‘Is that the best outcome?’: Member inequality lurks in illiquids
Despite their surging popularity, risks lurk within illiquid assets that put member outcomes and portfolio quality at risk – and there’s little regulation for handling them.
Illiquid assets – anything from infrastructure and commercial property to venture capital and private equity – are experiencing a surge in popularity as institutional investors face down a future of muted equity market returns. But outside of their investment applications, illiquid assets, and the way that super funds handle them, can create inequality for members.

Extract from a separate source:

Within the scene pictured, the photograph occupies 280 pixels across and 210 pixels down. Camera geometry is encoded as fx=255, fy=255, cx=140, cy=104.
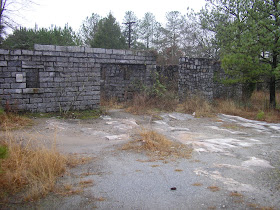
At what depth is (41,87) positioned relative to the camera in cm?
917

“The most obvious example is stale pricing in the fund – one member will be transacting at a premium and the other member is on the other side of that,” says David Bell, executive director of the Conexus Institute and former CIO of Mine Super. “But imagine you step through a market crisis, like the GFC. You’ve got members switching out of your main options, you’ve got FX settlements – a whole bunch of claims you have to fund.”
“And you do that with your liquid assets, and your illiquid assets become a larger part of your portfolio, which gets out of shape and that becomes a problem that the remaining members are exposed to as opposed to ones who are redeeming and so contributing to that problem.”
The next problem follows from the portfolio quality piece; getting it back into shape will involve selling some of the illiquid assets, and doing that during a crisis means incurring large transaction costs and likely taking a hit on the value.
“That cost is purely being borne by the remaining members in the fund,” Bell says. “Is that the best outcome?”
In the world of managed investment schemes, a fund with a greater than 20 per cent allocation to illiquid assets would be deemed an illiquid fund by ASIC. While APRA has provided updated guidance on liquidity and cash flow that requires trustees to have a liquidity management plan in place for each investment option, the “simple, rigid policy” applied to managed funds doesn’t apply to super funds.
The other, well-understood problem with illiquid assets, is right there in the name – and other commentators have warned that the system faces the prospect of an “old-fashioned bank run”
“If you have 50 per cent of your members redeem in some terrible public relations scenario, it doesn’t matter if you’re big or small,” Bell says. “If you’re really big it might be worthwhile for the investment banks to get in and work out ways to facilitate liquidity for you, because there’s bigger tickets at play, but you’re still just as exposed.”
It’s hardly a new problem – during the GFC, MTAA Super, then one of the best performing funds in the market, faced fierce criticism from regulators and the press for the consequences of its high allocation to illiquid assets– but it is one that begs for closer examination in the aftermath of the Your Future Your Super reforms, which are almost guaranteed to create a liquidity event for any fund that fails the performance test.
“Your Future Your Super does introduce another possible reason for switching rates that weren’t planned for… Hopefully as Your Future Your Super came in every single fund updated their frameworks and thought about that a bit more,” Bell says.
Conexus conducted open-source research alongside CFA Societies and found that super funds need to consider the limit of inequality for members that they’re prepared to accept as a trustee and created models to do so – including ones dealing with the potential impact of Your Future Your Super.
“What we’re just calling out here is, do the benefits exceed the challenges that come with allocating to this, and can we manage these challenges in a good framework?” Bell says. “And then building some policy around how you manage these issues that would then feed into your portfolio construction decisions and your product design decisions.”